**EXERCISE MATERIAL**
..............................

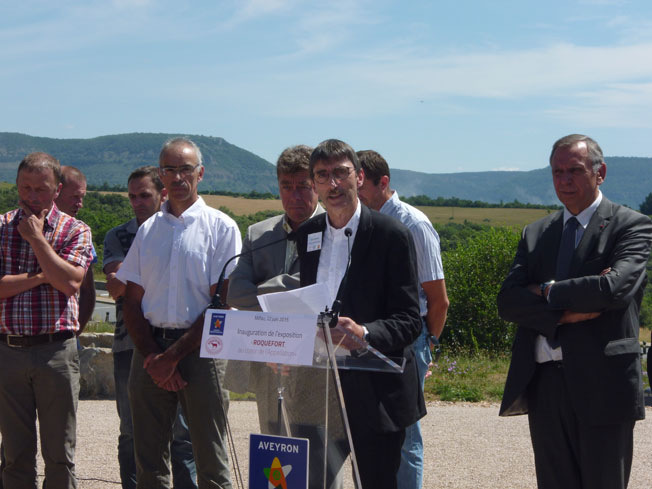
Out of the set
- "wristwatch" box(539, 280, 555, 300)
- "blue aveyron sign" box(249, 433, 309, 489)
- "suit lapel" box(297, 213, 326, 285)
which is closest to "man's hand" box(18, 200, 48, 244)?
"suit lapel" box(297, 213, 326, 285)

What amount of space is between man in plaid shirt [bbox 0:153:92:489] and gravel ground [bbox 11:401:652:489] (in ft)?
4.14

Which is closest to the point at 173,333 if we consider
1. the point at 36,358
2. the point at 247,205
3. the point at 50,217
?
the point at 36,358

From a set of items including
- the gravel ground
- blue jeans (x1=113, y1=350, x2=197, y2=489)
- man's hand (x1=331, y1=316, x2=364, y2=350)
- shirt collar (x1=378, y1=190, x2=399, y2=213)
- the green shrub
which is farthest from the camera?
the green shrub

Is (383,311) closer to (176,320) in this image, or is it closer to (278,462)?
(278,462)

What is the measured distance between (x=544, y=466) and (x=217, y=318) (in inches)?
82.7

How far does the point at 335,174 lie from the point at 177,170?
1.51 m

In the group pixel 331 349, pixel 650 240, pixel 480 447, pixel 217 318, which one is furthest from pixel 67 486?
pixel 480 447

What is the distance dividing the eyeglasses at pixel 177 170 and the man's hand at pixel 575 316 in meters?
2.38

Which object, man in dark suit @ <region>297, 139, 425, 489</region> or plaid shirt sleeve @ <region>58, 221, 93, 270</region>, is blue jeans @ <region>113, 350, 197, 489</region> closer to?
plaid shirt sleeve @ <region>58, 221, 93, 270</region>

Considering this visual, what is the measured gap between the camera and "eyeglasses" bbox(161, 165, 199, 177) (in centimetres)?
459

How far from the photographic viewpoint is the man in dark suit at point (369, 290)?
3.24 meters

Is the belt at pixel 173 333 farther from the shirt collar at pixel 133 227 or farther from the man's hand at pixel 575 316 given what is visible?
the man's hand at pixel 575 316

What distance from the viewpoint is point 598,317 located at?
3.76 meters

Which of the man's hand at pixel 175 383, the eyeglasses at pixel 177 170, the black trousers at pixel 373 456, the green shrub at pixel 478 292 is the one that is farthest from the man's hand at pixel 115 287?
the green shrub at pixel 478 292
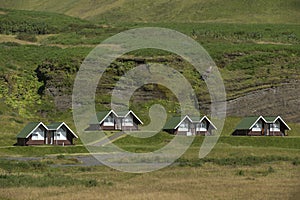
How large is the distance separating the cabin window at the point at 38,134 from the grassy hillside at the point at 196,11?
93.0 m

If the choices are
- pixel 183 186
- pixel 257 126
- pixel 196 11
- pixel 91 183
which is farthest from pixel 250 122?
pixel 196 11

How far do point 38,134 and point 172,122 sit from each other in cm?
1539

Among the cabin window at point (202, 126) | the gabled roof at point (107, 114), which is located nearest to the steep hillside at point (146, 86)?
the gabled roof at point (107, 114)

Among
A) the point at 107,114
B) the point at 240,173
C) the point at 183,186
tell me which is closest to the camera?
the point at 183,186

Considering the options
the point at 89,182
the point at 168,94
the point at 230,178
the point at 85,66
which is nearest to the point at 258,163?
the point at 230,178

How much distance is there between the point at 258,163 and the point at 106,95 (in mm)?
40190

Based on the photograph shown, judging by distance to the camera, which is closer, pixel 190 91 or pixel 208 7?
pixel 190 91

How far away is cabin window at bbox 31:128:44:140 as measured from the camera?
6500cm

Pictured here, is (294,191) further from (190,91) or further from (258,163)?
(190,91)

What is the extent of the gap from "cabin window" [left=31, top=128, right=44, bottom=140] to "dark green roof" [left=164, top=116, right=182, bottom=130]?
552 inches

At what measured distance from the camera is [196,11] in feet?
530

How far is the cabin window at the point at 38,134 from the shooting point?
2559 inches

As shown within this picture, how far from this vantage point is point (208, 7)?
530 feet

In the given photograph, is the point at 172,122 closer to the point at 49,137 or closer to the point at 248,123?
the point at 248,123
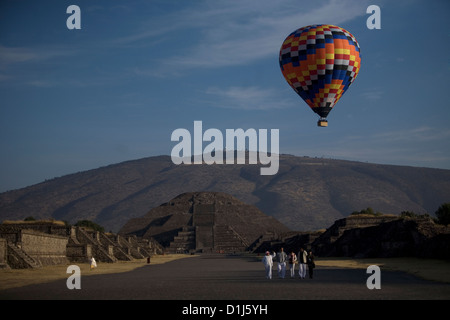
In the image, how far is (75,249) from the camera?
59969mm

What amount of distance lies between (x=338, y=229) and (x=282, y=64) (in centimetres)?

..............................

**YOUR TASK**
Copy out the records above word for word, omitting the pictures.

**RESPONSE TO THIS EXERCISE**
Out of the set
- "wristwatch" box(539, 280, 555, 300)
- "blue aveyron sign" box(249, 433, 309, 489)
- "suit lapel" box(297, 213, 326, 285)
which is closest to "man's hand" box(18, 200, 48, 244)?
"suit lapel" box(297, 213, 326, 285)

What amount of space is between man in plaid shirt [bbox 0:153:92:489] and gravel ground [bbox 11:401:652:489] (in ft)?
4.14

Which is closest to the point at 173,333 if we consider
1. the point at 36,358
2. the point at 247,205
3. the point at 50,217
?
the point at 36,358

From a set of items including
- the gravel ground
- blue jeans (x1=113, y1=350, x2=197, y2=489)
- man's hand (x1=331, y1=316, x2=364, y2=350)
- shirt collar (x1=378, y1=190, x2=399, y2=213)
- the green shrub
which is farthest from the camera?
the green shrub

Is (383,311) closer to (176,320) in this image, or is it closer to (278,462)?
(278,462)

What is the measured distance between (x=544, y=466) and (x=217, y=318) (in inches)?
82.7

How far does the point at 335,174 lie from the point at 177,170?
1.51 m

In the group pixel 331 349, pixel 650 240, pixel 480 447, pixel 217 318, which one is furthest from pixel 67 486?
pixel 480 447

What is the distance dividing the eyeglasses at pixel 177 170 and the man's hand at pixel 575 316 in meters?
2.38

Which object, man in dark suit @ <region>297, 139, 425, 489</region> or plaid shirt sleeve @ <region>58, 221, 93, 270</region>, is blue jeans @ <region>113, 350, 197, 489</region> closer to?
plaid shirt sleeve @ <region>58, 221, 93, 270</region>

Considering this visual, what is the measured gap between the camera and "eyeglasses" bbox(161, 165, 199, 177) (in centimetres)?
459

How far from the photographic viewpoint is the man in dark suit at point (369, 290)?
3.24 meters

Is the belt at pixel 173 333 farther from the shirt collar at pixel 133 227 or farther from the man's hand at pixel 575 316 given what is visible?
the man's hand at pixel 575 316

What distance from the viewpoint is point 598,317 located at?
3.76 meters

Which of the man's hand at pixel 175 383, the eyeglasses at pixel 177 170, the black trousers at pixel 373 456, the green shrub at pixel 478 292 is the one that is farthest from the man's hand at pixel 115 287?
the green shrub at pixel 478 292
How large is the distance separating the cabin window at the point at 38,134 from the grassy hillside at the point at 196,11?
93.0 m

If the choices are
- pixel 183 186
- pixel 257 126
- pixel 196 11
- pixel 91 183
which is farthest from pixel 250 122?
pixel 196 11

How far do point 38,134 and point 172,122 sit from each other in cm?
1539

Among the cabin window at point (202, 126) | the gabled roof at point (107, 114), which is located nearest to the steep hillside at point (146, 86)?
the gabled roof at point (107, 114)

Among
A) the point at 107,114
B) the point at 240,173
C) the point at 183,186
tell me which is closest to the camera?
the point at 183,186

Considering the options
the point at 89,182
the point at 168,94
the point at 230,178
the point at 85,66
which is nearest to the point at 258,163?
the point at 230,178

How much distance is there between the point at 258,163 and the point at 106,95 (in mm)?
40190

Based on the photograph shown, judging by distance to the camera, which is closer, pixel 190 91 or pixel 208 7?
pixel 190 91

How far away is cabin window at bbox 31:128:44:140 as measured from the camera?
6500cm

Pictured here, is (294,191) further from (190,91) or further from (258,163)?
(190,91)

What is the extent of the gap from "cabin window" [left=31, top=128, right=44, bottom=140] to "dark green roof" [left=164, top=116, right=182, bottom=130]?
552 inches

At what measured distance from the camera is [196,11] in feet?
530

How far is the cabin window at the point at 38,134 from the shooting point?
2559 inches

As shown within this picture, how far from this vantage point is point (208, 7)?
530 feet

In the given photograph, is the point at 172,122 closer to the point at 49,137 or closer to the point at 248,123?
the point at 248,123
In the image, how far is (75,249) from the camera?
59969mm

What amount of distance lies between (x=338, y=229) and (x=282, y=64) (in centimetres)?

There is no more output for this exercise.